Please copy each line in the records below that contains the string "mboxPC".

[Records from a data collection]
┌──

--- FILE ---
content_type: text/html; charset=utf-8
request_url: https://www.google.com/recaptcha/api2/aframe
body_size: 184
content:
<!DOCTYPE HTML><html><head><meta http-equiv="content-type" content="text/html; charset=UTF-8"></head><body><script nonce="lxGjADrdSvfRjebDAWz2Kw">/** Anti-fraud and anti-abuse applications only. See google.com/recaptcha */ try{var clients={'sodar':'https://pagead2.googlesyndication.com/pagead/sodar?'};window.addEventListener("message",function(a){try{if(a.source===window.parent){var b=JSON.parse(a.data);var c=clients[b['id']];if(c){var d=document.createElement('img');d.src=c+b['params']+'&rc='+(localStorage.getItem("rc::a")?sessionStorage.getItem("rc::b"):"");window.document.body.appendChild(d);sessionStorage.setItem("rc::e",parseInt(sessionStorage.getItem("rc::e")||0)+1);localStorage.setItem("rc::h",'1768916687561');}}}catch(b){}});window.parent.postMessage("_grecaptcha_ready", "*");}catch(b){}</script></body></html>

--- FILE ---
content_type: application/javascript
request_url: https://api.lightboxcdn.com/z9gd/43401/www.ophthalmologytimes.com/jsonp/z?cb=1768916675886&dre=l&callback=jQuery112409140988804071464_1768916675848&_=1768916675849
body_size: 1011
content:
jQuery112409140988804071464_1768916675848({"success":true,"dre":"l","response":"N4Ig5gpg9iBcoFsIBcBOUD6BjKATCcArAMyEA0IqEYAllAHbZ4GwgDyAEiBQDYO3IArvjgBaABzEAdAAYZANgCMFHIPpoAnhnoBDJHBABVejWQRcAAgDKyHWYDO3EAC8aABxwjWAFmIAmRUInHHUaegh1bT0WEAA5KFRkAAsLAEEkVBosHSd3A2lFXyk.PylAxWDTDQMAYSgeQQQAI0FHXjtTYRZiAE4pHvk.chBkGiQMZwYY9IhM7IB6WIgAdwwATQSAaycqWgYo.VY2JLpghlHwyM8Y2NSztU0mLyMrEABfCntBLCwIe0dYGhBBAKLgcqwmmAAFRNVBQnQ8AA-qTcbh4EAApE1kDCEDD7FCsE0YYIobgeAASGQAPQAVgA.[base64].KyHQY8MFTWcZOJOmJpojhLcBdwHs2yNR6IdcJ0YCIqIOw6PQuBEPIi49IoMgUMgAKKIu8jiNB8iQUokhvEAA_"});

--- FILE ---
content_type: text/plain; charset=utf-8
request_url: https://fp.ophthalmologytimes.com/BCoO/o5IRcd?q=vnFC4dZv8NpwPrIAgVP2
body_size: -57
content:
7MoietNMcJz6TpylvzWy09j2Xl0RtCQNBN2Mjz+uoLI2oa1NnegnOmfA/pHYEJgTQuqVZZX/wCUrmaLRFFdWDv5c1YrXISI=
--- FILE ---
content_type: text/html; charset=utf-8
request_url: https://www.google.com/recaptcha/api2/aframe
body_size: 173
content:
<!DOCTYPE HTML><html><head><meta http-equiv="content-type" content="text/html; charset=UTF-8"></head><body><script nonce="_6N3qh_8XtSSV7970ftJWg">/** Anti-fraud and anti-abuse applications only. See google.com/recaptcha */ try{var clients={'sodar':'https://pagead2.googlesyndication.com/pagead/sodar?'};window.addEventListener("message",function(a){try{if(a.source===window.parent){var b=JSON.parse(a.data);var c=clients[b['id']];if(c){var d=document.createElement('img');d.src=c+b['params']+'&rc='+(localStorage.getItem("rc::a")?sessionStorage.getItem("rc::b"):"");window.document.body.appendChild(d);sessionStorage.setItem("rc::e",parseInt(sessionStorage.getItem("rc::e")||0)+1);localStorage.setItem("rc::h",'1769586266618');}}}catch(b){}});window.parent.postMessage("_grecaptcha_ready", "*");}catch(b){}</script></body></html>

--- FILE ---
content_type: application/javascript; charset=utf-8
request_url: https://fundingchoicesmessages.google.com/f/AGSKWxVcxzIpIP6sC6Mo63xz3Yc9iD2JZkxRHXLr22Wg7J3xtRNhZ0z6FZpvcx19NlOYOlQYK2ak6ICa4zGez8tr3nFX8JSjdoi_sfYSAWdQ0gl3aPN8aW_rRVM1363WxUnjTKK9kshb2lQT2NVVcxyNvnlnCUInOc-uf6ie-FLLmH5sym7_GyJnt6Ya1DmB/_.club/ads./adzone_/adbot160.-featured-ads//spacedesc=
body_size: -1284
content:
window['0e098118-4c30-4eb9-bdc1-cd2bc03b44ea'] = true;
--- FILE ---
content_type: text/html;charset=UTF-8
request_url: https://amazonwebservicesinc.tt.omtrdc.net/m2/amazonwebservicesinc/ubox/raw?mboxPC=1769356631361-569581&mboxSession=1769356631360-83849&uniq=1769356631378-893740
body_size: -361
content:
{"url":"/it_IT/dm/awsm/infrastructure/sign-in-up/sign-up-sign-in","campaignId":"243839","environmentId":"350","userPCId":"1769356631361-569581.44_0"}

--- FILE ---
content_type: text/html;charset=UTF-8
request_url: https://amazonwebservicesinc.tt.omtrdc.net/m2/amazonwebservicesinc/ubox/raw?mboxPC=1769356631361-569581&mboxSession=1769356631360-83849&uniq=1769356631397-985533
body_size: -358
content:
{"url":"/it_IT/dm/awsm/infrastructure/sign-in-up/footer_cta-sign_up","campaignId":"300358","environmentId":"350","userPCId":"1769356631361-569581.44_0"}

└──

## Your response
request_url: https://amazonwebservicesinc.tt.omtrdc.net/m2/amazonwebservicesinc/ubox/raw?mboxPC=1769356631361-569581&mboxSession=1769356631360-83849&uniq=1769356631378-893740
request_url: https://amazonwebservicesinc.tt.omtrdc.net/m2/amazonwebservicesinc/ubox/raw?mboxPC=1769356631361-569581&mboxSession=1769356631360-83849&uniq=1769356631397-985533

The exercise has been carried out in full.